__EXERCISE BRIEF__
Edit the listing below from the line containing "Considering the objects" through the end of the listing, inclusive, by replacing "camera" with "lens" and leaving everything else unchanged.

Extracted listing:
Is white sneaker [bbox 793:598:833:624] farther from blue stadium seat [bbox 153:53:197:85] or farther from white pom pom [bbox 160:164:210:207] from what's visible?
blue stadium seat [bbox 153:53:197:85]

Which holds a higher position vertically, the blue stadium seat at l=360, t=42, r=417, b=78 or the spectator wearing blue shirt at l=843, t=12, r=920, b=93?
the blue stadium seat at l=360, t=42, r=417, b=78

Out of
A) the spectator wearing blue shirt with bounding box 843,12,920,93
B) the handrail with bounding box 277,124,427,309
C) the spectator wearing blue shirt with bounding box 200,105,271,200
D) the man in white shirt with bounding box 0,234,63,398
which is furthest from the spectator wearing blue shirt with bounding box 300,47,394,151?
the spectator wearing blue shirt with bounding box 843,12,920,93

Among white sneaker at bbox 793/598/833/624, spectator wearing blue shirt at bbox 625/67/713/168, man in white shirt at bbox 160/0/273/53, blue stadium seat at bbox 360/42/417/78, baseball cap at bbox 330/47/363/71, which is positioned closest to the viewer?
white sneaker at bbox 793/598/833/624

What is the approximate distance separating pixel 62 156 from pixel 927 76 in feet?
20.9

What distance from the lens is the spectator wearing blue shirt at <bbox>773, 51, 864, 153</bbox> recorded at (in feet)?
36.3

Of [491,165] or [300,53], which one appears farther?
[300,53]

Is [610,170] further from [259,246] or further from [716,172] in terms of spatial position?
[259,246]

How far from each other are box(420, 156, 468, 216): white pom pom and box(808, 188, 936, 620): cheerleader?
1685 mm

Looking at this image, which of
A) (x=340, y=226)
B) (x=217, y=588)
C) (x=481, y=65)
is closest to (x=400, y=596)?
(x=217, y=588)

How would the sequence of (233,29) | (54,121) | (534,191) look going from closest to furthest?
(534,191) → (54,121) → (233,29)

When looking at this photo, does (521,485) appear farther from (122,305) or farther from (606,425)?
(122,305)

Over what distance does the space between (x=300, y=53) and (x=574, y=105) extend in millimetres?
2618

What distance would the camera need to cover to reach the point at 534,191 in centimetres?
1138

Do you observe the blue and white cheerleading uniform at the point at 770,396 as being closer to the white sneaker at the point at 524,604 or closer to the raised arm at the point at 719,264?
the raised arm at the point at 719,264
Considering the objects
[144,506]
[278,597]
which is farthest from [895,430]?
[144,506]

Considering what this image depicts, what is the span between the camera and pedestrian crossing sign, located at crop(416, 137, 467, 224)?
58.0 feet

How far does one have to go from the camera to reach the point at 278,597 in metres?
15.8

__RESPONSE BELOW__
Considering the objects
[144,506]
[278,597]
which is farthest from [895,430]?
[144,506]

Considering what this image depicts, what is the span between the lens and pedestrian crossing sign, located at crop(416, 137, 467, 224)?
58.0 feet

How far does one have to go from the lens to reach the point at 278,597 in metres?
15.8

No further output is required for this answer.